THE Municipal Association of Victoria is concerned that China’s ban on certain types of recycling material could see residents facing a rate increase above the state-imposed rate cap.
Chief executive Rob Spence said he had met with councils, recyclers, collectors, Environment Minister Lily D'Ambrosio, the Treasurer’s office and the Department of Environment, Land, Water and Planning in an effort to help broker a resolution.
China has banned imports of Australian paper and plastic waste from the start of this year, forcing many councils including Horsham, Ararat and Northern Grampians to search for alternative storage.
Waste contractors have stopped accepting recyclable material because it cannot find anyone to sell it to.
“This week has seen further developments in the recycling industry resulting from China’s ban on the importation of certain materials,” Mr Spence said.
“While rural councils have been the most directly affected to date, it has become clear that the impacts will be statewide, with significant cost implications likely for all councils and ratepayers.
“A number of rural councils are already having to consider costly short-term arrangements in order for their recycling services to continue beyond this week.
“With Victoria’s three recycling companies positioning for a statewide price adjustment, we are seeking an outcome that would enable recycling services to continue without a significant cost of living impact on Victorian residents.”
Mr Spence said council waste charges were excluded from the state rate cap. He said any price adjustment by recyclers was unbudgeted and would need to be passed to households through waste charges that appeared on rates notices.
Councils without a waste charge will have to seek an exemption from the Essential Services Commission.
Mr Spence said the cost implications being discussed by recyclers represented a rate increase for affected rural councils of between 1.1 per cent and 2.5 per cent on top of the 2.25 per cent state rate cap, with a similar cost impact expected for metropolitan councils.
“The current situation is a perfect storm resulting from a crash in commodity prices, an increase in recyclable materials collected, and more than a decade of underinvesting Sustainability Fund money by successive state governments into our waste and resource recovery industry, amongst other factors,” he said.
“We are calling on the Victorian Government to provide assistance to councils until June 30 so that councils are not forced to pull funding from other essential services or send recyclable material to landfill.
“Significant investment in the recycling industry is also essential to help strengthen our system, and protect jobs and the environment.
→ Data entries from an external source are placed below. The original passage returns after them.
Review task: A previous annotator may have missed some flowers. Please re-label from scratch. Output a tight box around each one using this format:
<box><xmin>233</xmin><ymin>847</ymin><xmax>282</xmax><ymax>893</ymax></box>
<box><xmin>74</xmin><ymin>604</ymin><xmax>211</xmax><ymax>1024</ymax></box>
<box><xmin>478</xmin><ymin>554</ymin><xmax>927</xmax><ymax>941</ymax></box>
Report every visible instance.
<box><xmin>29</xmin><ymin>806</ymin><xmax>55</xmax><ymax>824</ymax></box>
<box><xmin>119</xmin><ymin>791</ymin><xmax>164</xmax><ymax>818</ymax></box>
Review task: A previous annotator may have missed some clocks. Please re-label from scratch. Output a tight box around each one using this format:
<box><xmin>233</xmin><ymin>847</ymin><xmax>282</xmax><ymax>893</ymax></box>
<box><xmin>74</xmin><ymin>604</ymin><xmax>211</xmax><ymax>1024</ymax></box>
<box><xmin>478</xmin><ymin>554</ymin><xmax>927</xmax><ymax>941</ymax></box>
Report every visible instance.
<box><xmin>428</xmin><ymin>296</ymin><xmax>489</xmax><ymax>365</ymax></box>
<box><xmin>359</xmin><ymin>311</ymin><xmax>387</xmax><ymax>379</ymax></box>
The Sstate’s landfill levy income held in the Sustainability Fund should be urgently allocated for these purposes.
“This is a complex issue that requires cooperation and collaboration between all three levels of government, industry and the community.”
While talks between government, councils, recyclers and collectors continued, Mr Spence urged households to continue recycling.
“Follow your council’s instructions about what goes into your recycling bin. Also be mindful of your consumption choices, and buy products with recycled content to help close the recycling loop,” he said.